La Fédération des infirmières et infirmiers du Québec (FIIQ), abonde dans le même sens et déplore l’attitude «évasive» du ministre de la Santé et des Services sociaux, Philippe Couillard, à ce sujet. «On souhaite des consultations sur les besoins fonctionnels, dit la présidente de la Fédération, Lina Bonamie. J’ai déjà vu une unité de soins intensifs avec une seule toilette au bout du corridor, et des portes trop étroites pour les fauteuils roulants ou pour sortir des lits.
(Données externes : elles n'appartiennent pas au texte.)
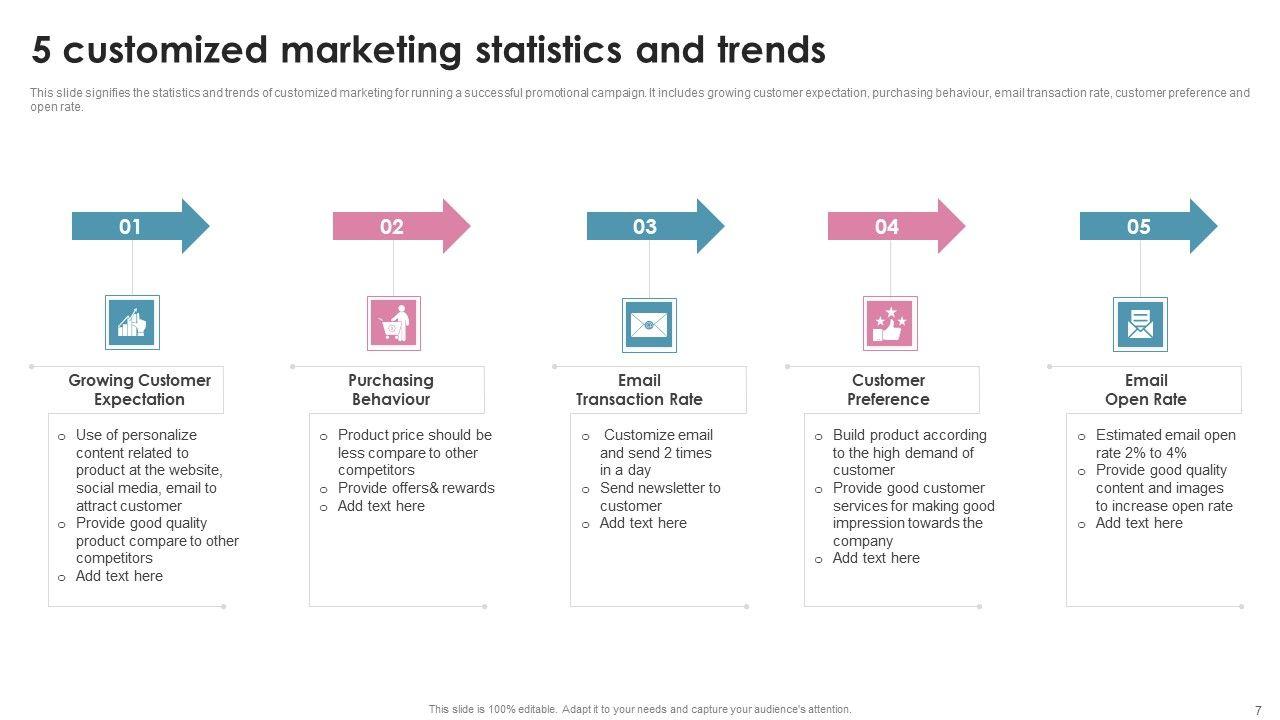 5 customized marketing statistics and trends

This slide signifies the statistics and trends of customized marketing for running a successful promotional campaign. It includes growing customer expectation, purchasing behaviour, email transaction rate, customer preference and open rate.

01

Growing Customer Expectation

o Use of personalize content related to product at the website, social media, email to attract customer
o Provide good quality product compare to other competitors
o Add text here

02

Purchasing Behaviour

o Product price should be less compare to other competitors
o Provide offers& rewards
o Add text here

03

Email Transaction Rate

o Customize email and send 2 times in a day
o Send newsletter to customer
o Add text here

04

Customer Preference

o Build product according to the high demand of customer
o Provide good customer services for making good impression towards the company
o Add text here

05

Email Open Rate

o Estimated email open rate 2% to 4%
o Provide good quality content and images to increase open rate
o Add text here

This slide is 100% editable. Adapt it to your needs and capture your audience's attention.

7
Construire un bâtiment est une chose, le faire pour des besoins hospitaliers en est une autre.»
Le président-directeur général du Collège des médecins, Yves Lamontage, croit que ceux qui veulent rouvrir le débat tergiversent et qu’on a le don, au Québec, «de faire un pas en avant pour un pas en arrière».
Le Dr Lamontagne ne renie cependant pas ce qu’il avait dit l’an dernier, alors qu’il remettait en doute l’idée d’avoir deux grands hôpitaux dans l’île. «On n’a pas d’argent. On n’est pas riches, mais on a des goûts de riches et on s’imagine que l’État doit tout payer tout le temps», avait-il dit.
«J’ai de toute façon prédit à l’un des mes confrères qu’on allait manger les pissenlits par la racine quand les CHU verraient le jour à Montréal. On a un problème de société, ici, qui consiste à gérer par consensus. Sauf qu’avec le consensus, on n’avance pas», ajoute-t-il aujourd’hui.